When Amanda’s story and video went viral this week, the outpouring of grief from local teens left Carol unable to distinguish Amanda’s true friends from those who may have helped drive her to suicide.
Carol has launched a trust fund in Amanda’s memory to raise money for anti-bullying awareness education and for support programs for youth with mental health issues.
Amanda was the victim of unrelenting blackmail. And the cyberspace stalker was aided by people in Amanda’s real-world life — kids who would share the photos on their cellphones, kids who would gang up to hurl first verbal abuse and then fists at her.
“Everything she said in the video happened over the past two years,” said Carol. “It was horrendous. I think about it now and I think, ‘Oh my God. How did she survive this long with the pain?’ ”
The end, when it came, was a shock. Despite Amanda’s earlier suicide attempts, Carol said in recent days and weeks she was getting much better. She spent time in hospital in September, getting treatment and counselling.
Her life was starting to return to normal, which it hadn’t been since grade 8.
“She felt like a normal teenager, she was so proud of herself,” said Carol. “She went out with friends, she went to the mall, she said to me, ‘Mom, this is the first time that I feel normal again. I have had the best day ever.’”
Carol doesn’t know what caused her daughter’s setback, but Amanda may have given Carol an answer in a private video.
“She left me a video message on her phone. I’m not ready to look at it yet,” said Carol.

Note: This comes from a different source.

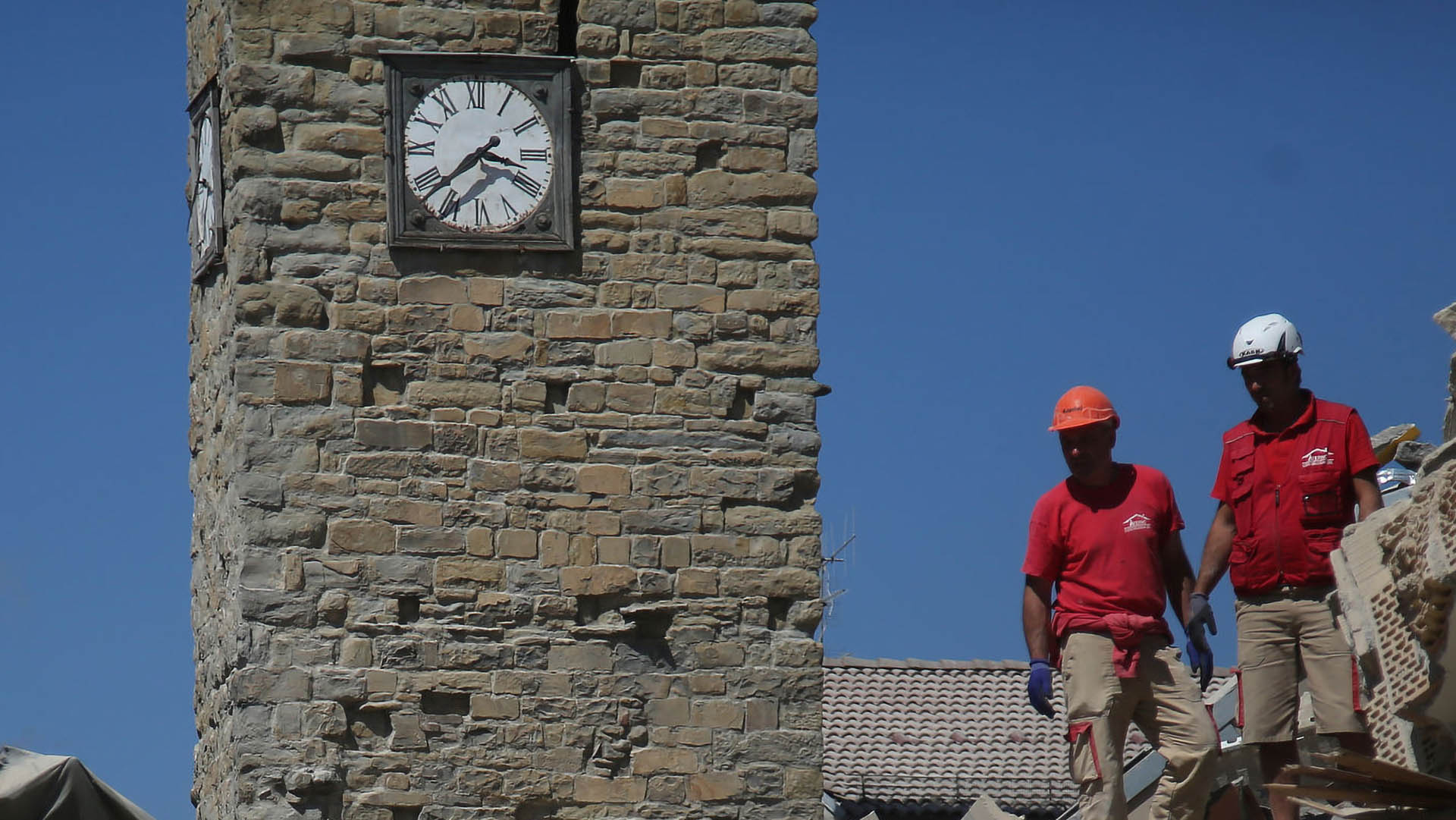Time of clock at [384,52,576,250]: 3:38
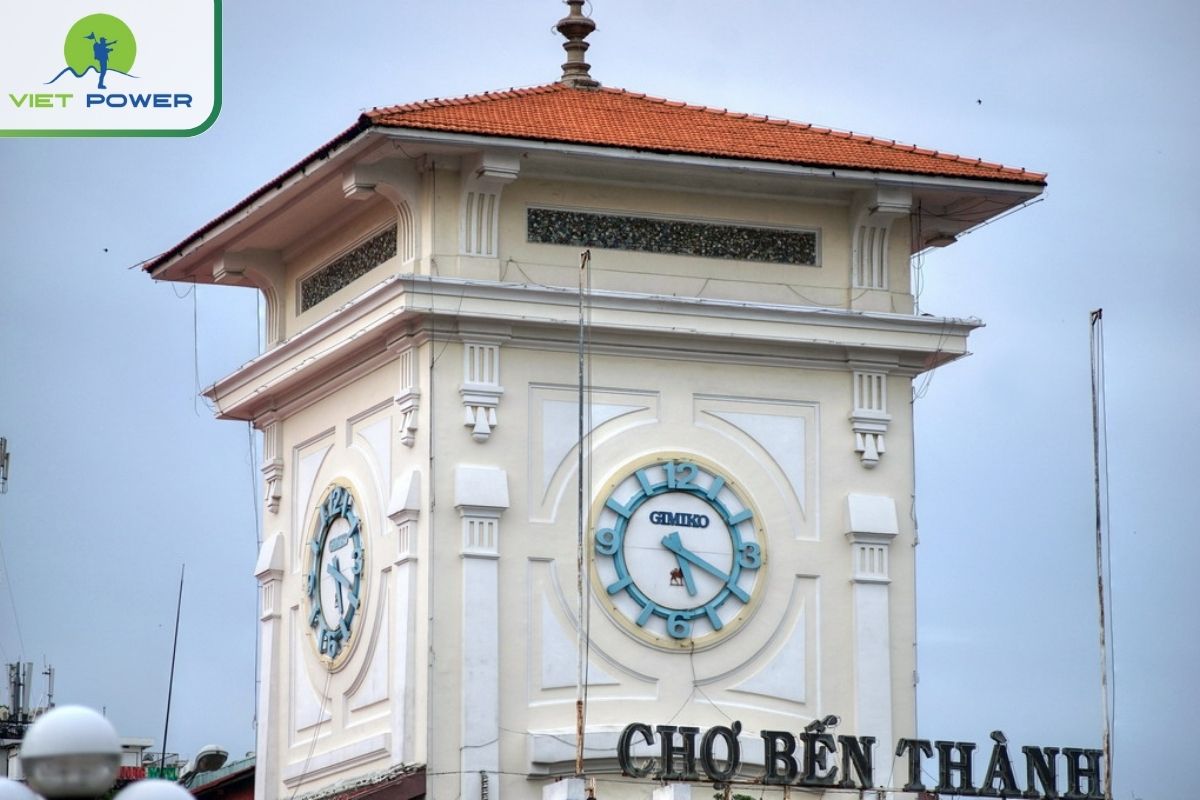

“The coroner has told me it will provide closure for me but I can’t look at it yet.”
Carol doesn’t know what happened, but sometime earlier this week — before Amanda killed herself late Wednesday afternoon — something happened to shatter that fragile recovery.
The police have been unable to track her stalker down. “The police investigated and investigated, it got traced to somebody in the United States,” said Carol. “But they never found him. Those people are very good at hiding their tracks.” The suspected pedophile threatened that if she didn’t do a show for him, he would circulate her pictures again. Amanda wouldn’t bow to the pressure and he carried out his threat.
Finger-pointing at schools for not stopping bullying only angers Carol. She said Amanda, who had learning problems, had excellent support in the Coquitlam school district, where Amanda spent most of her school time.
Since March, she was a student at CABE, Coquitlam Alternate Basic Education secondary school, which is a haven for youth who, for whatever reason, need the alternative learning situation.
It was there that Amanda made friends, among both the students and staff.
“She had a good support network there,” said Carol. Among the teachers Amanda especially liked was former Olympic track and field star Leah Pells, who teaches physical education at the school. “She and Amanda clicked and Amanda trusted her,” said Carol.
Carol is much more tech savvy than the average parent.
But Amanda’s victimization at the hands of the stalker led Carol to learn more about the horrifying world of child pornography, where some victims don’t even know their images are being shown on porn sites.
“You’ll see pornography and the girls are so young,” she said.
“I don’t know if the girls are doing this for kicks, if their parents are monitoring it or if they even know about it.
The Amanda Todd trust fund is being held at the Royal Bank of Canada, which will be accepting donations in Amanda’s name at all its branches.